SHORT PROBLEM A: Render the records as a JSON list of strings, one string per line and with blank lines omitted, beginning at the first line of the records and stopping after the line that contains "473 centimetres".

TEXT BLOCK:
══════
Apparently the May speech is to give our formal notice to withdraw from the EEA (you all remember that question on the ballot paper last June, right? And how Parliament have voted to give her that authority?), and at the same time asking the other members of EFTA whether they'd like to form a shiny, new arrangement instead which does all the same things as they currently have, just without freedom of movement.

So a whole new thing, with a whole new bunch of people to reject unrealistic proposals, made by people who probably wouldn't pass a GCSE in understanding this stuff.

That wouldn't surprise me. We seem to be going into these negotiations like a child, thinking we can just say what we want and get it. The EFTA has even been often a little cold on us even coming in, a big fear being that we might disturb the balance I recall. No wonder if our opening gambit is 'hey guys, your club's great and everything, but we've got these ideas to make it better for us, let us in?'.
══════
EXTRACTED DATA:

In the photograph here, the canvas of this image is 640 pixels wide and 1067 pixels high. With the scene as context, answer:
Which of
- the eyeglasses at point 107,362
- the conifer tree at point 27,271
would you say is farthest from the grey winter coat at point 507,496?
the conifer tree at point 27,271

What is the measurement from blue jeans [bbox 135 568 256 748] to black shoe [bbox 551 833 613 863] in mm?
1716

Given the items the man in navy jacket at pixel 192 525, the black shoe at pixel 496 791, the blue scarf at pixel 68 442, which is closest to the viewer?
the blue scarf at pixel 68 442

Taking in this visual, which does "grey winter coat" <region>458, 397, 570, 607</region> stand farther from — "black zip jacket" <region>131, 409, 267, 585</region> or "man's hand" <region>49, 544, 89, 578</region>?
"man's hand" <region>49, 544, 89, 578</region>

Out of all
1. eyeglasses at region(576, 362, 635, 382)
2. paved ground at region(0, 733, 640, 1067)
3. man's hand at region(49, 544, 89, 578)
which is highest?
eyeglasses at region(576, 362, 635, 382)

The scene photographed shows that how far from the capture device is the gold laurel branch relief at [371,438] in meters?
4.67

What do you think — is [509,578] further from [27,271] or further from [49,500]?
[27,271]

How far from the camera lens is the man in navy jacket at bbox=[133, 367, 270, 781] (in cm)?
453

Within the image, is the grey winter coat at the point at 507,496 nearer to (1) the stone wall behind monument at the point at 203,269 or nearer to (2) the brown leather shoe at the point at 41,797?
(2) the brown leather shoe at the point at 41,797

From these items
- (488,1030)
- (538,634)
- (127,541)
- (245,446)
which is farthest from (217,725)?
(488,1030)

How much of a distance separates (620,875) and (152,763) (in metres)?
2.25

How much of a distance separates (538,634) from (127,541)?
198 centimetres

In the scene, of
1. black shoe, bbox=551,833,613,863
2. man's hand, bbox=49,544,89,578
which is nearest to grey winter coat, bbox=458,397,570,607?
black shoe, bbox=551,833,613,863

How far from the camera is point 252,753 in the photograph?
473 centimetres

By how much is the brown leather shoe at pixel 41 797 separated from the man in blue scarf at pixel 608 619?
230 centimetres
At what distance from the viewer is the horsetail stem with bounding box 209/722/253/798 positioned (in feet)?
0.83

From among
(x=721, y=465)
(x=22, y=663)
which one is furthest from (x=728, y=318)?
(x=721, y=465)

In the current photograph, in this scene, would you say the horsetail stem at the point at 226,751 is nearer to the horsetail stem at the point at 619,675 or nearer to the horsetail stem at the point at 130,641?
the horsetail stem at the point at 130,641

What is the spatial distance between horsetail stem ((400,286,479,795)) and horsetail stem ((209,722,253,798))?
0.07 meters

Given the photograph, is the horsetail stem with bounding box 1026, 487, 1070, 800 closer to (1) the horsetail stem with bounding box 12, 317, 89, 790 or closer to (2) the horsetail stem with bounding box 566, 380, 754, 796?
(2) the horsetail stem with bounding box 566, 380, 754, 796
══════
SHORT PROBLEM B: Extend the discussion of Britain's planned withdrawal from the EEA and its approach to EFTA, picking up after its final sentence.

TASK RESPONSE A:
[
  "In the photograph here, the canvas of this image is 640 pixels wide and 1067 pixels high. With the scene as context, answer:",
  "Which of",
  "- the eyeglasses at point 107,362",
  "- the conifer tree at point 27,271",
  "would you say is farthest from the grey winter coat at point 507,496?",
  "the conifer tree at point 27,271",
  "What is the measurement from blue jeans [bbox 135 568 256 748] to black shoe [bbox 551 833 613 863] in mm?",
  "1716",
  "Given the items the man in navy jacket at pixel 192 525, the black shoe at pixel 496 791, the blue scarf at pixel 68 442, which is closest to the viewer?",
  "the blue scarf at pixel 68 442",
  "Taking in this visual, which does \"grey winter coat\" <region>458, 397, 570, 607</region> stand farther from — \"black zip jacket\" <region>131, 409, 267, 585</region> or \"man's hand\" <region>49, 544, 89, 578</region>?",
  "\"man's hand\" <region>49, 544, 89, 578</region>",
  "Out of all",
  "1. eyeglasses at region(576, 362, 635, 382)",
  "2. paved ground at region(0, 733, 640, 1067)",
  "3. man's hand at region(49, 544, 89, 578)",
  "which is highest?",
  "eyeglasses at region(576, 362, 635, 382)",
  "The scene photographed shows that how far from the capture device is the gold laurel branch relief at [371,438] in meters?",
  "4.67",
  "What do you think — is [509,578] further from [27,271] or further from [49,500]?",
  "[27,271]",
  "How far from the camera lens is the man in navy jacket at bbox=[133, 367, 270, 781] (in cm)?",
  "453",
  "Within the image, is the grey winter coat at the point at 507,496 nearer to (1) the stone wall behind monument at the point at 203,269 or nearer to (2) the brown leather shoe at the point at 41,797?",
  "(2) the brown leather shoe at the point at 41,797",
  "From these items",
  "- (488,1030)",
  "- (538,634)",
  "- (127,541)",
  "- (245,446)",
  "which is farthest from (217,725)?",
  "(488,1030)",
  "How much of a distance separates (620,875) and (152,763) (in metres)?",
  "2.25",
  "How much of a distance separates (538,634) from (127,541)?",
  "198 centimetres",
  "In the scene, of",
  "1. black shoe, bbox=551,833,613,863",
  "2. man's hand, bbox=49,544,89,578",
  "which is nearest to grey winter coat, bbox=458,397,570,607?",
  "black shoe, bbox=551,833,613,863",
  "How far from the camera is point 252,753 in the photograph?",
  "473 centimetres"
]

TASK RESPONSE B:
The immigration thing needs to die to save this country. The politicians with a brain know it, they know the country needs people coming in. They know EU immigration is about the 'best' they can ask for, because you get either well educated culturally similar people from 'old' Europe (or students), and you get physical workers from Eastern Europe the country desperately needs. In either case they basically are free taxes. They tend to be healthy and working, they don't cost anything. And on the cynical side of things you largely don't notice them - I defy someone to pick out a German walking down a street in London.

But they also know the electorate sees immigration as a singular thing, and hates it. So they shooting the country in the foot to save their careers.

Madness.

Sums up Brexit really. Had the best deal on the EU, bin it because. Desperately flail around trying to fix it whilst saving face.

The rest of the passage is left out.